## WORK ORDER
Reproduce the text of every one of the records below character for character, leaving the pictures out of your answer.

## SOURCE DATA
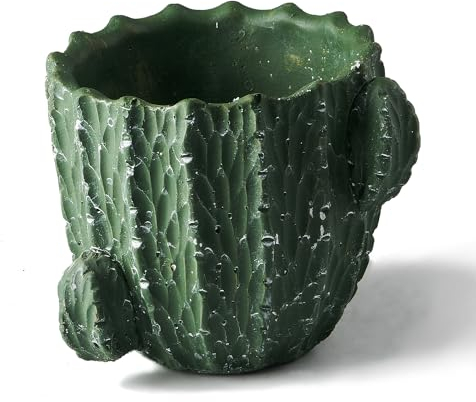 Maceta con forma de cactus para plantas suculentas, macetas de jardín para cactus, hierbas, plantas, macetas decorativas, decoraciones artísticas (1 paquete de altura) (tamaño mediano alto)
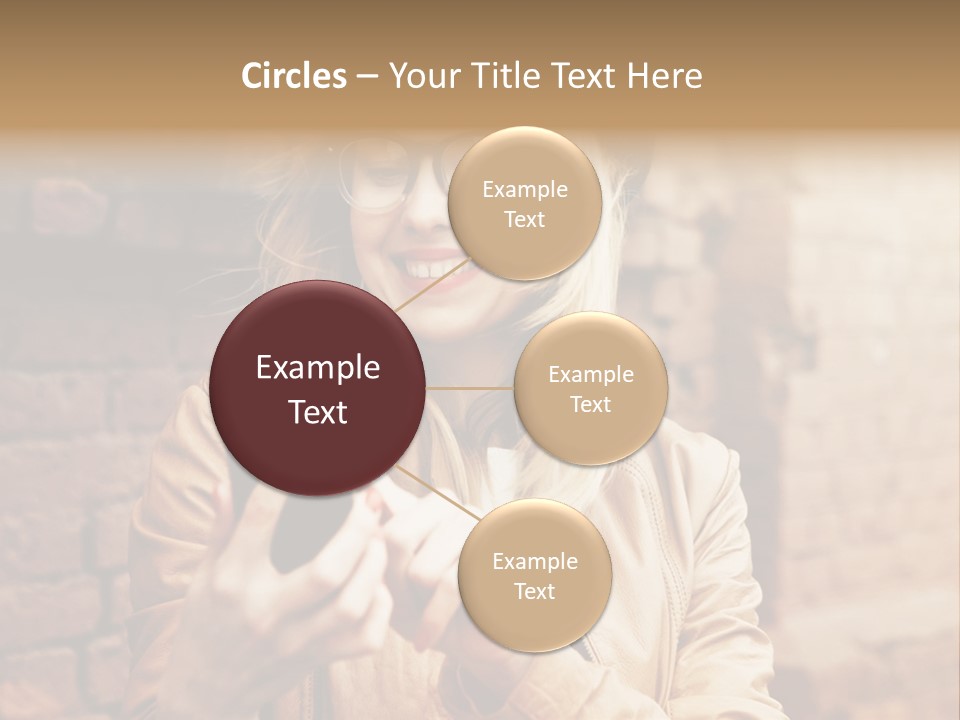 A Woman Wearing Glasses And A Hat Is Looking At Her Cell Phone PowerPoint Template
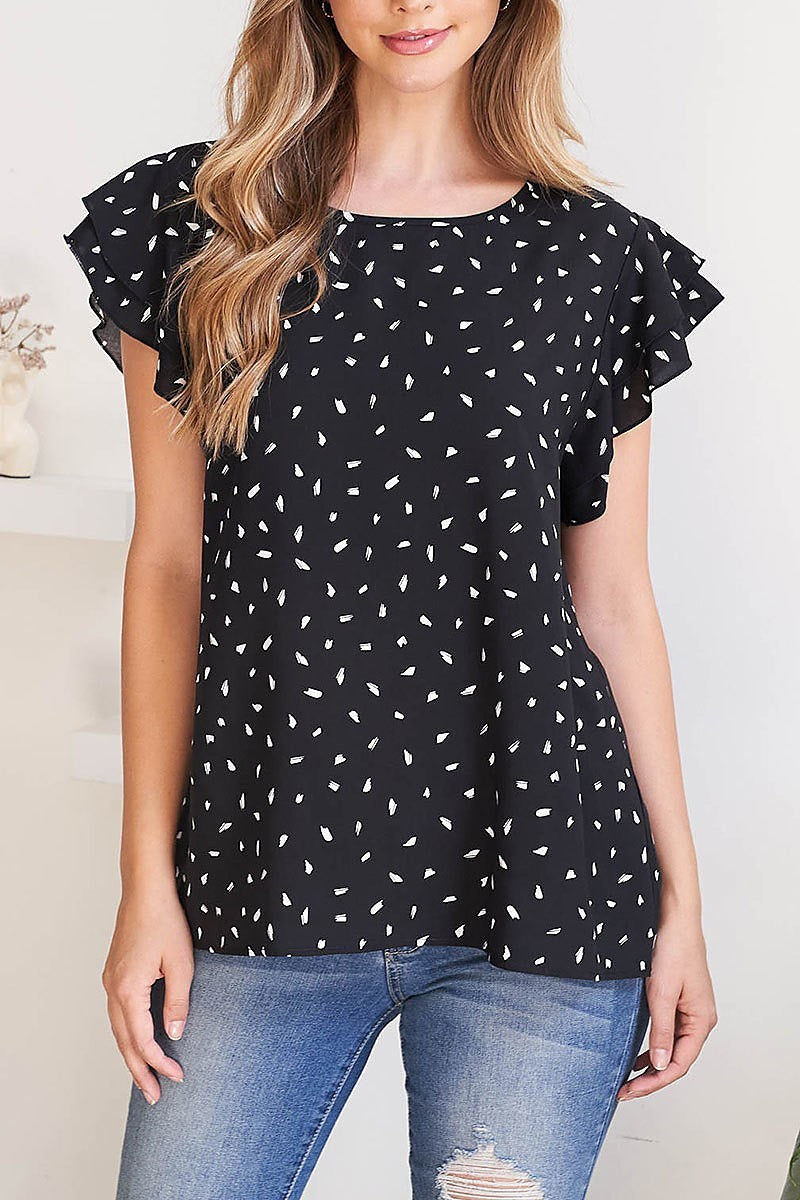 Layered ruffle cap sleeve printed top (EF2583)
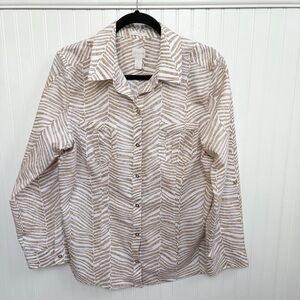 Chico’s White & Beige Zebra Stripe No-Iron Button Up Shirt Women’s Size 12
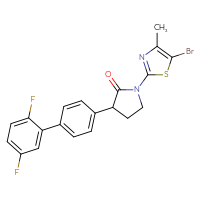 Chemical structure of 1-(5-bromo-4-methyl-1,3-thiazol-2-yl)-3-{2',5'-difluoro-[1,1'-biphenyl]-4-yl}pyrrolidin-2-one - CSSB21415998082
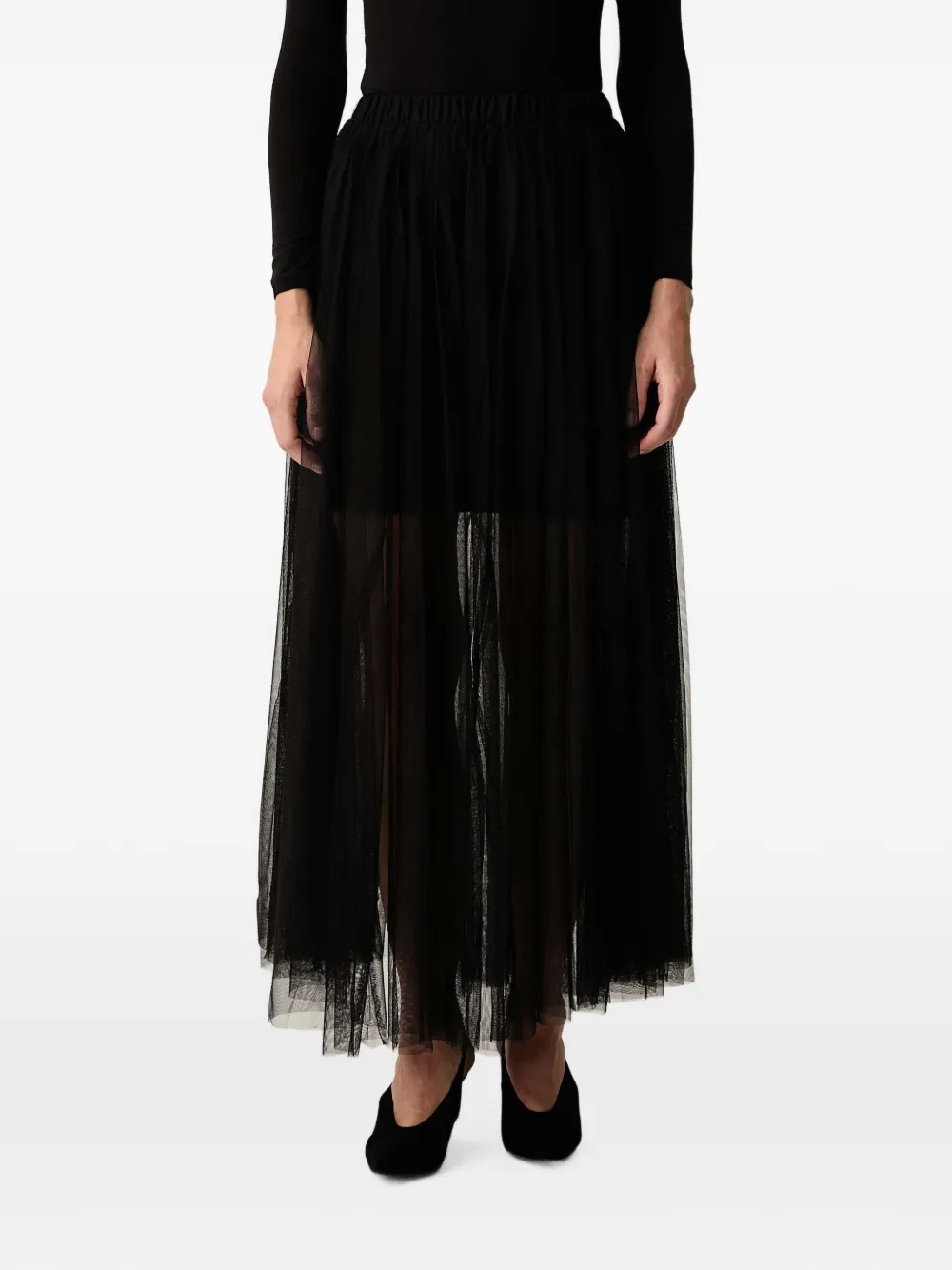TWINSET jupe en tulle à coupe longue - Noir TWINSET jupe en tulle à coupe longue - Noir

## RESPONSE AREA
 Maceta con forma de cactus para plantas suculentas, macetas de jardín para cactus, hierbas, plantas, macetas decorativas, decoraciones artísticas (1 paquete de altura) (tamaño mediano alto)
 A Woman Wearing Glasses And A Hat Is Looking At Her Cell Phone PowerPoint Template
 Layered ruffle cap sleeve printed top (EF2583)
 Chico’s White & Beige Zebra Stripe No-Iron Button Up Shirt Women’s Size 12
 Chemical structure of 1-(5-bromo-4-methyl-1,3-thiazol-2-yl)-3-{2',5'-difluoro-[1,1'-biphenyl]-4-yl}pyrrolidin-2-one - CSSB21415998082
TWINSET jupe en tulle à coupe longue - Noir TWINSET jupe en tulle à coupe longue - Noir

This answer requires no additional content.